La decisione dei Milwaukee Bucks di non giocare gara-5 del primo turno dei playoff Nba contro gli Orlando Magic è un atto politico gigantesco, scientifico e meditato. Dopo il ferimento di Jacob Blake da parte della polizia e l’omicidio di due uomini che protestavano per l’ennesima azione violenta di un agente nei confronti di un afroamericano, rifiutarsi di scendere in campo è una precisa scelta di campo, sposata dalle altre squadre e rivendicata sia da LeBron James, che del circus del basket americano è catalizzatore mediatico, che da Chris Paul, numero uno del sindacato dei giocatori. E altri boicottaggi arriveranno, come dimostrano le scelte di alcune squadre di baseball, calcio e della tennista Naomi Osaka.
Il fronte dei giocatori appare compatto: la corsa al titolo, già sterilizzata nel suo entusiasmo dalla pandemia che costringe le squadre a giocare nella “bolla” di Orlando a porte chiuse, è l’ultimo dei problemi in questo momento. E gli atleti sembrano intenzionati ad andare fino in fondo. Come raccontava nella scorsa notte uno dei reporter più informati sulle dinamiche Nba, Adrian Wojnarowski, la stagione è a rischio. Farla saltare per la battaglia anti-razzista, dopo gli sforzi messi in campo dalla lega per completarla nonostante l’emergenza coronavirus, sarebbe un messaggio dirompente.

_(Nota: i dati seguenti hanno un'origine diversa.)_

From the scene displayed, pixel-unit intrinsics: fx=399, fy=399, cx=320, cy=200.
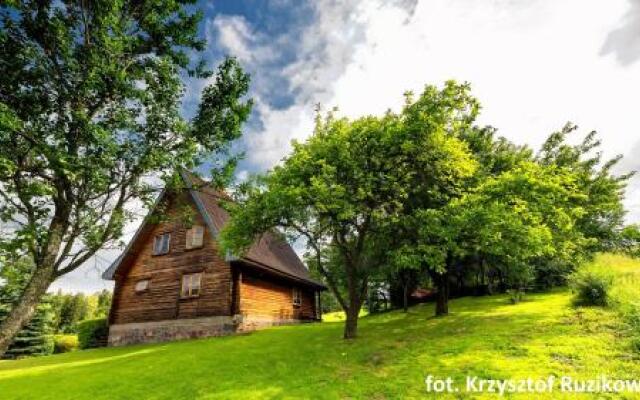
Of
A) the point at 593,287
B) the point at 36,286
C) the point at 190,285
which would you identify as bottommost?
the point at 593,287

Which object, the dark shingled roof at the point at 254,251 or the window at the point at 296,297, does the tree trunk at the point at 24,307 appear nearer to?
the dark shingled roof at the point at 254,251

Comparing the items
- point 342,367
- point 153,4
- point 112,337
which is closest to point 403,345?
point 342,367

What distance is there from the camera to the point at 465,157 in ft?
61.3

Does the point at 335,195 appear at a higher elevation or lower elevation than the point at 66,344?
higher

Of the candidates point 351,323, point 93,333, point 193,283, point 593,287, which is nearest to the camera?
point 593,287

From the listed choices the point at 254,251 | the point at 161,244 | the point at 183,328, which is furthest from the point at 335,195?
the point at 161,244

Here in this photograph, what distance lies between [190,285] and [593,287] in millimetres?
Answer: 22660

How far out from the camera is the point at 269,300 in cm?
2814

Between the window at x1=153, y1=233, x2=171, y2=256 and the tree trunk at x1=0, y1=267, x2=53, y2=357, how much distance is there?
1769 centimetres

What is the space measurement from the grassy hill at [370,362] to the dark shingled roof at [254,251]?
6746 millimetres

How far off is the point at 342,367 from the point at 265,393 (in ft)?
10.4

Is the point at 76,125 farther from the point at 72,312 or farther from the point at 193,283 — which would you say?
the point at 72,312

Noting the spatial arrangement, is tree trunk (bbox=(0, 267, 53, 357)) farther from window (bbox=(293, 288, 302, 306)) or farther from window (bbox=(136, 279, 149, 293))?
window (bbox=(293, 288, 302, 306))

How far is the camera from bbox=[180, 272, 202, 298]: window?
26131 millimetres
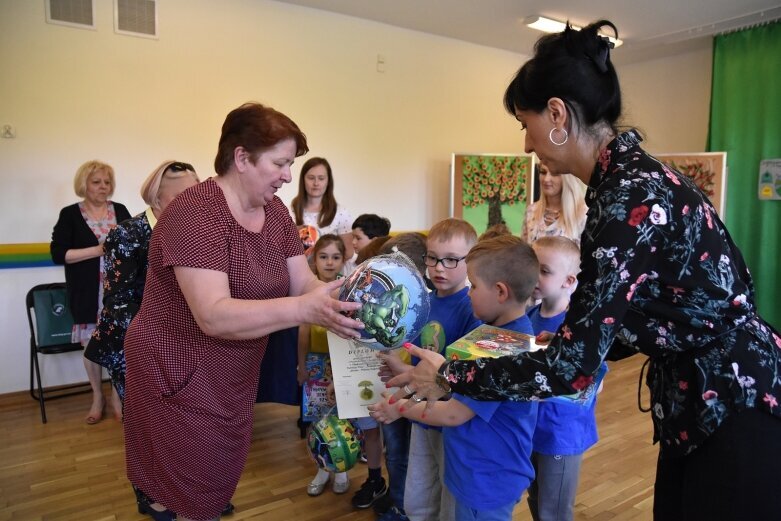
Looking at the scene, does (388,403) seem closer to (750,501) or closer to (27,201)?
(750,501)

Quale sarà l’impatto reale si vedrà, ma il campo vuoto con la scritta “Fear the Deer” in attesa di due squadre che non arriveranno mai è già un’immagine iconica e potente che possiamo paragonare al pugno alzato da Tommie Smith e John Carlos sul podio olimpico di Città del Messico nel 1968. Allora fu un braccio teso al cielo, oggi un’assenza più acuta presenza che si fa azione e riporta lo sport a giocare un ruolo di primo piano nelle tematiche politiche sfidando oltretutto gli interessi economici miliardari del mondo Nba, già messo alla prova dal caso Cina-Hong Kong nell’autunno scorso.

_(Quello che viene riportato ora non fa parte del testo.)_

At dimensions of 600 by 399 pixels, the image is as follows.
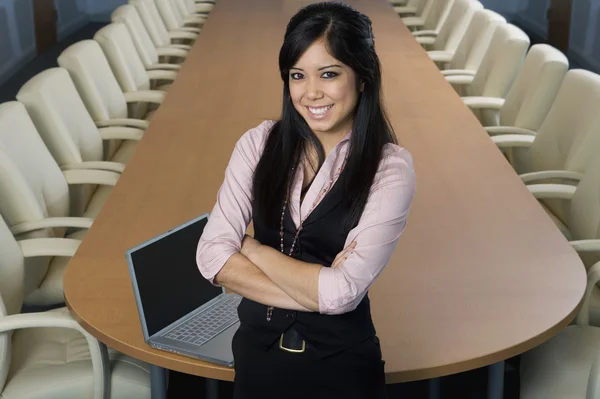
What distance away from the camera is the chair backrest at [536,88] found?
425 cm

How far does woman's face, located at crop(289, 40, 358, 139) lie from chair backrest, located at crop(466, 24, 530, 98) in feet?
11.1

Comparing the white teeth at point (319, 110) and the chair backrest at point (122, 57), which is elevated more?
the white teeth at point (319, 110)

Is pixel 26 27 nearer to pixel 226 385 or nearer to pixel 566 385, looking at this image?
pixel 226 385

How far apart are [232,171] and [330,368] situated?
18.0 inches

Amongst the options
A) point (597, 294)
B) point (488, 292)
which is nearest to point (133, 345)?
point (488, 292)

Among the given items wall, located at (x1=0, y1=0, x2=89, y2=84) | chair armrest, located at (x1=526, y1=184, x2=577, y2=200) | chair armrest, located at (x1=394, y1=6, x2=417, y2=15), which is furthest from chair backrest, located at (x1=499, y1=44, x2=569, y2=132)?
wall, located at (x1=0, y1=0, x2=89, y2=84)

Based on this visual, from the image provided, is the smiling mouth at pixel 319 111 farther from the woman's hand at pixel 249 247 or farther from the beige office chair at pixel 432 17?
the beige office chair at pixel 432 17

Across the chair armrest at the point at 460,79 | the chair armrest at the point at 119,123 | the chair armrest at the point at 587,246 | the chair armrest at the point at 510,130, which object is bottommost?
the chair armrest at the point at 460,79

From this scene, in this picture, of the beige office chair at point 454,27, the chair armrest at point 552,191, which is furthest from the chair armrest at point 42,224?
the beige office chair at point 454,27

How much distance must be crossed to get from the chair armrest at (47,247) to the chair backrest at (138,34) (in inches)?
125

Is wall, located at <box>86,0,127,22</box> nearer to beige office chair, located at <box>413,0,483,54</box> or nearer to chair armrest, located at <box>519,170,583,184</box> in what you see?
beige office chair, located at <box>413,0,483,54</box>

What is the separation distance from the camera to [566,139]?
3748mm

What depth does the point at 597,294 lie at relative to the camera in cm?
309

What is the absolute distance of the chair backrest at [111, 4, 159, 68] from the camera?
5992mm
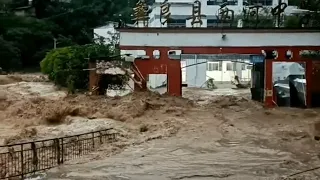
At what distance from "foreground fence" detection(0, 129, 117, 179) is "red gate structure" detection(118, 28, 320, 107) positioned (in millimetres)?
10241

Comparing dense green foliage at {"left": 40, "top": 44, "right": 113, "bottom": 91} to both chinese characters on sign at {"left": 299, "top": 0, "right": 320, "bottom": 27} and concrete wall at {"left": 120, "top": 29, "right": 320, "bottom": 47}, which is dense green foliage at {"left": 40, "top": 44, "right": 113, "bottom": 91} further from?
chinese characters on sign at {"left": 299, "top": 0, "right": 320, "bottom": 27}

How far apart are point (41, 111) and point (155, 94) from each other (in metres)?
5.92

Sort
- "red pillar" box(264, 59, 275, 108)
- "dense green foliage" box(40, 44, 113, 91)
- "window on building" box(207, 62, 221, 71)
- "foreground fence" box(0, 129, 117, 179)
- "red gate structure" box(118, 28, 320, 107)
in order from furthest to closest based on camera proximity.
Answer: "window on building" box(207, 62, 221, 71), "dense green foliage" box(40, 44, 113, 91), "red gate structure" box(118, 28, 320, 107), "red pillar" box(264, 59, 275, 108), "foreground fence" box(0, 129, 117, 179)

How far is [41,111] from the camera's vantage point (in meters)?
21.8

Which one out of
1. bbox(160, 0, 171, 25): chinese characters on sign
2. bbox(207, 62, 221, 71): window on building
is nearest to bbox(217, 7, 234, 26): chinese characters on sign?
bbox(160, 0, 171, 25): chinese characters on sign

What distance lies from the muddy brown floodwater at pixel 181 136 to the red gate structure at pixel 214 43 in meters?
1.60

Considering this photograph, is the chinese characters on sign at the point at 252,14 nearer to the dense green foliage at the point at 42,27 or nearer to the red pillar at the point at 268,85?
the red pillar at the point at 268,85

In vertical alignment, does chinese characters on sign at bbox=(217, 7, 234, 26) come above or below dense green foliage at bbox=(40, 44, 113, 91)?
above

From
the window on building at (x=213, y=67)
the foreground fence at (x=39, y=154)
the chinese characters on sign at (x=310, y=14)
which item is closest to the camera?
the foreground fence at (x=39, y=154)

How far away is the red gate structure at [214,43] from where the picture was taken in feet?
85.5

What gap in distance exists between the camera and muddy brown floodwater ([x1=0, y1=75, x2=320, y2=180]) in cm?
1348

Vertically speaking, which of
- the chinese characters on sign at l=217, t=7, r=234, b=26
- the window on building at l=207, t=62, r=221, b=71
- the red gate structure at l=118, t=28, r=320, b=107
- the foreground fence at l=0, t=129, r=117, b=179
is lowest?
the window on building at l=207, t=62, r=221, b=71

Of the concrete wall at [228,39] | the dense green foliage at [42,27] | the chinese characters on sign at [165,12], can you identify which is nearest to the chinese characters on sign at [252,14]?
the concrete wall at [228,39]

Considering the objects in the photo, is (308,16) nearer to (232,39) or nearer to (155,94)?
(232,39)
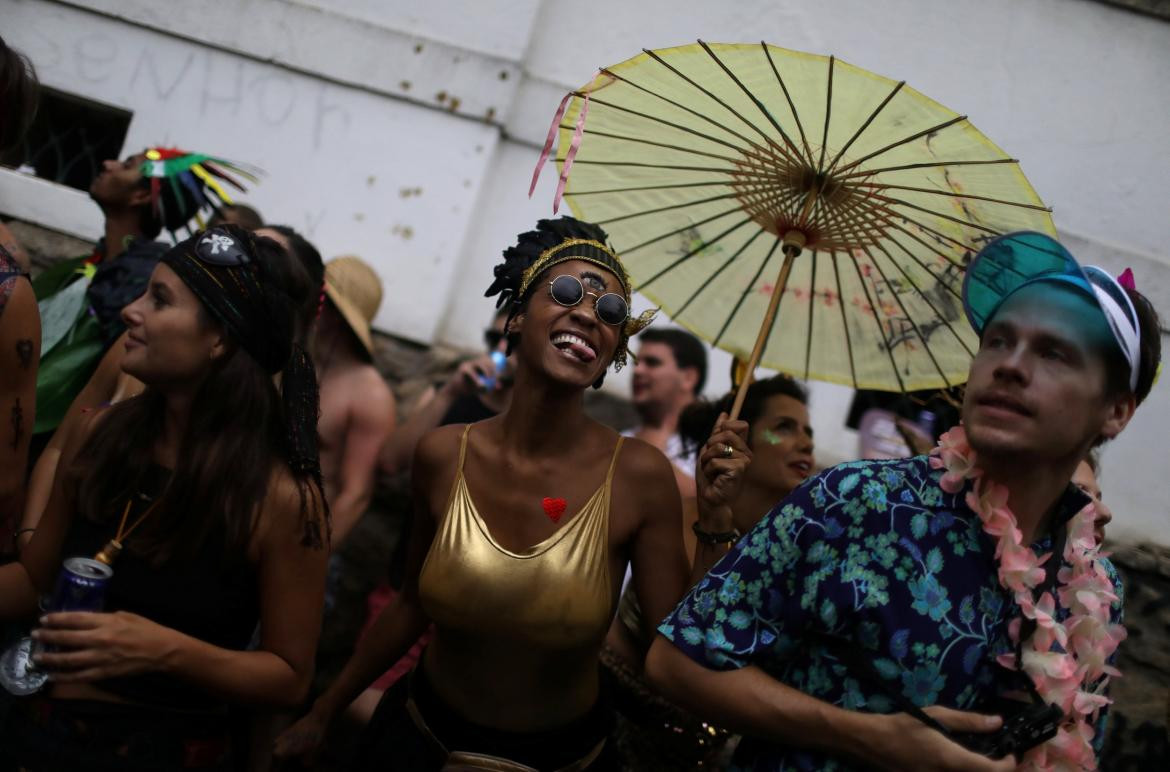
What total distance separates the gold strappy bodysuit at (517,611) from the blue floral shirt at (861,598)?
733mm

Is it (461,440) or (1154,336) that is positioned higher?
(1154,336)

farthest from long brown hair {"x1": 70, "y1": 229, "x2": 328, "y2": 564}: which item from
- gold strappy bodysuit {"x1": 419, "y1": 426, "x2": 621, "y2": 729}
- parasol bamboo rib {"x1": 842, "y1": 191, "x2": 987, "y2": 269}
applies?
parasol bamboo rib {"x1": 842, "y1": 191, "x2": 987, "y2": 269}

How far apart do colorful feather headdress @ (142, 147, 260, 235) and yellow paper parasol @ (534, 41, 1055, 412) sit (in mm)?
2172

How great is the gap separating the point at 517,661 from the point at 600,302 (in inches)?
40.1

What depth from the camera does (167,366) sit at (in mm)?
2754

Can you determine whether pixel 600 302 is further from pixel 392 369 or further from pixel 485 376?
pixel 392 369

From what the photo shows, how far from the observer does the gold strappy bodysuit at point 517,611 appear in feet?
9.34

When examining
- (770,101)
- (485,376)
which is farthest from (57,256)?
(770,101)

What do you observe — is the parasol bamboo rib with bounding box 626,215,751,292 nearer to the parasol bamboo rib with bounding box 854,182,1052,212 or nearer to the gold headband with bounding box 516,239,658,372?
the gold headband with bounding box 516,239,658,372

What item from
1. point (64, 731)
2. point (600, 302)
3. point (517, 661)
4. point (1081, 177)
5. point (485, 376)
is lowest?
point (64, 731)

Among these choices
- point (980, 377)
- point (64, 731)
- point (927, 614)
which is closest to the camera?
point (927, 614)

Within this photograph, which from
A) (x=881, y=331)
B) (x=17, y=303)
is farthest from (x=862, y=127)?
(x=17, y=303)

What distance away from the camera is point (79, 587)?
7.68ft

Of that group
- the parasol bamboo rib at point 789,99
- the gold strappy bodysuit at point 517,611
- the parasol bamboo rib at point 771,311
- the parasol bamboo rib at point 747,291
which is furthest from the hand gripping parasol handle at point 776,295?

Imporre a una macchina da soldi globale come il basket americano non di prendere posizione o approvare l’uso di t-shirt in favore del movimento Black lives matter, cose peraltro a cui i vertici sono sempre stati molto disponibili dopo la morte di George Floyd, ma di fermarsi per una battaglia sociale è stata una scelta senza precedenti. Se i giocatori vorranno proseguire su questa strada lasceranno un segno nella storia dello sport e delle lotte per i diritti civili di fronte alla quale, forse, anche la politica americana, a pochi mesi dalle elezioni presidenziali, difficilmente potrà tacere.